All these books use economics and sociology to explain events considered out of our control. The preferred methodology is to then deconstruct common perceptions, revealing human behaviour to be structured and predictable. But Hallinan's book offers the possibility of decoding all that is wrong with our lives, righting the wrongs and scheming to rule the world. He offers solutions. After all, the best way to avoid making mistakes, he says, is to understand why we make them.

So is this just self-help cloaked in statistical analysis and sociology? "I guess [that] depends on your view of self-help and whether you think it's a good or a bad thing," Hallinan says. "I could see how they could fit there, because there's a need in a lot of people to try to help themselves navigate through life, and my book and Freakonomics and Outliers help people navigate through life."

Hallinan went beyond sociology and economics and important nuggets in the areas of marketing and even ophthalmology. "Personally," he says, "one of the most surprising things I learnt was how bad our vision is and how many tricks our eyes play on us." In one Cornell University experiment he cites, subjects were asked to seek directions from a stranger, but a pair of actors carrying a door would pass between the two conversants in the middle of the exchange.

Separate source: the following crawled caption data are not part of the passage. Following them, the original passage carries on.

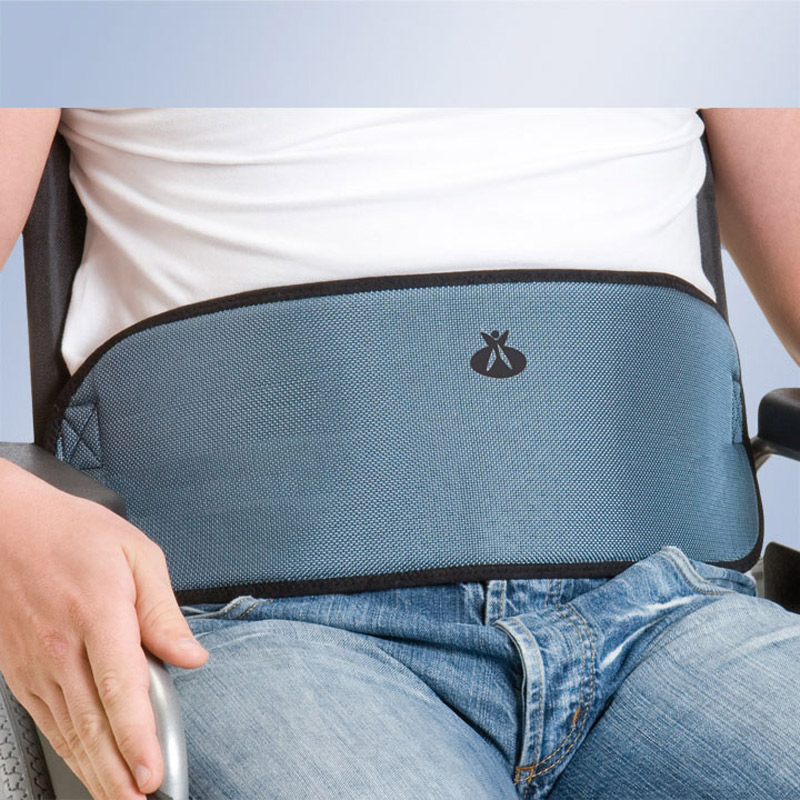 Cinturón de sujeción abdominal con hebillas Cinturón abdominal de sujeción con hebillas colocado en silla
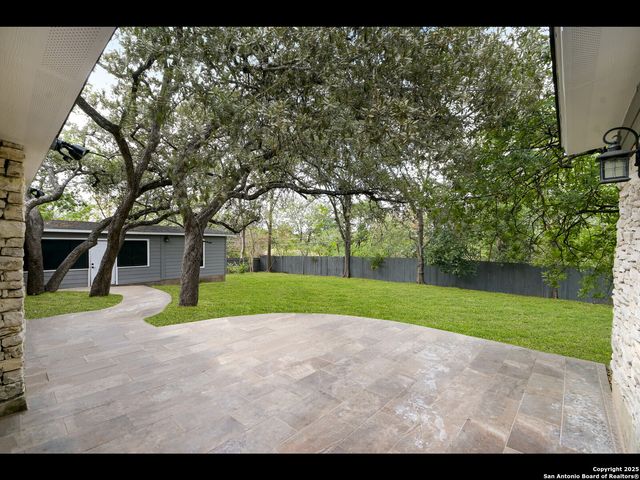 8619 Oak Ledge, San Antonio, TX 78217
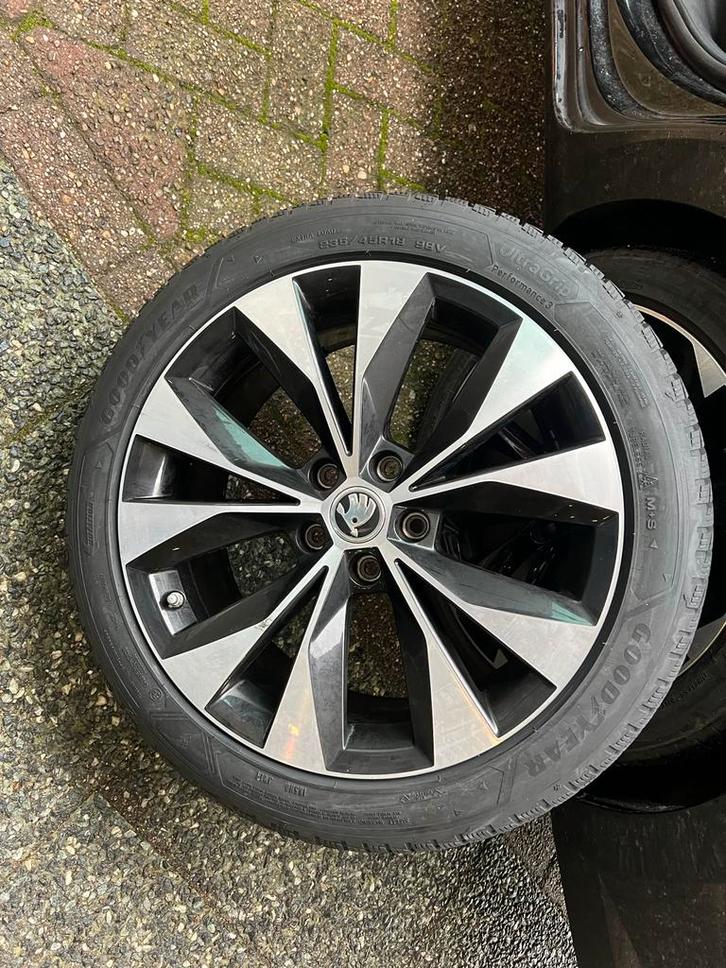 Skoda Superb ORIGINELE set met winterbanden 235/45R18, Auto-onderdelen, Banden en Velgen, Banden en Velgen, Zomerbanden, 17 inch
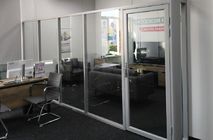 Стеклянная перегородка в автоломбарде Московский капитал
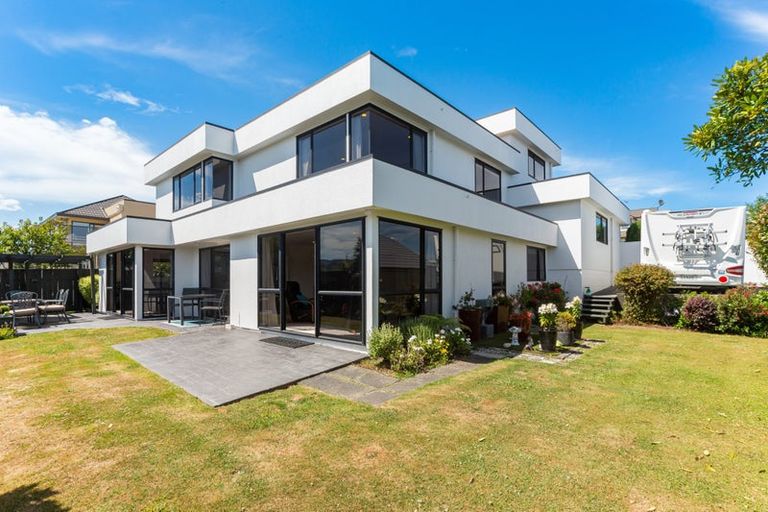 Photo of property in 20 The Masthead, Whitby, Porirua, 5024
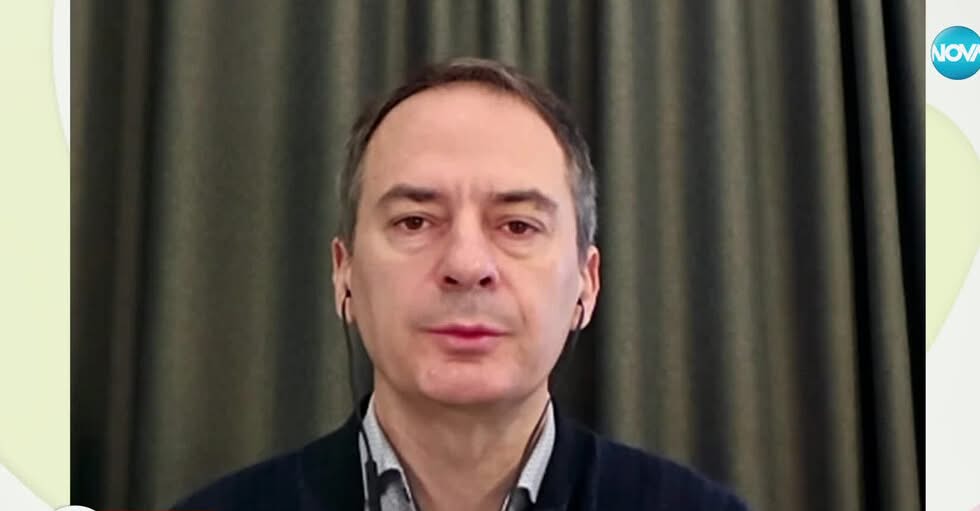 Андрей Гюров и служебният министър на външните работи Надежда Нейнски разговаряха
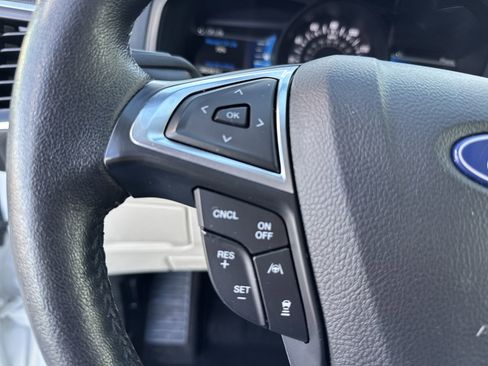 Certified 2022 Ford Edge Titanium image 34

As the door passed, the person giving directions would swap with someone else – and their interlocutor rarely noticed that they finished the conversation with a different person.

Even Hallinan is vulnerable to the avoidable mis-step. A reader of his website recently pointed out an inaccuracy missed by the author and his editors. "It was a mistake we cite in the book," Hallinan says. "And a classic proofreaders' error – a dropped word in a sentence. I didn't notice it, my editors didn't notice it, and nobody else looking at the website noticed it, but one reader in Ohio did. The reason this one reader succeeded where others failed is that he is a slow reader and reads word by word, rather than scanning pages as most of us do."

What was the dropped word? "Make," Hallinan says. "The sentence should have read, 'Why do we make mistakes?' A crucial error, in this case."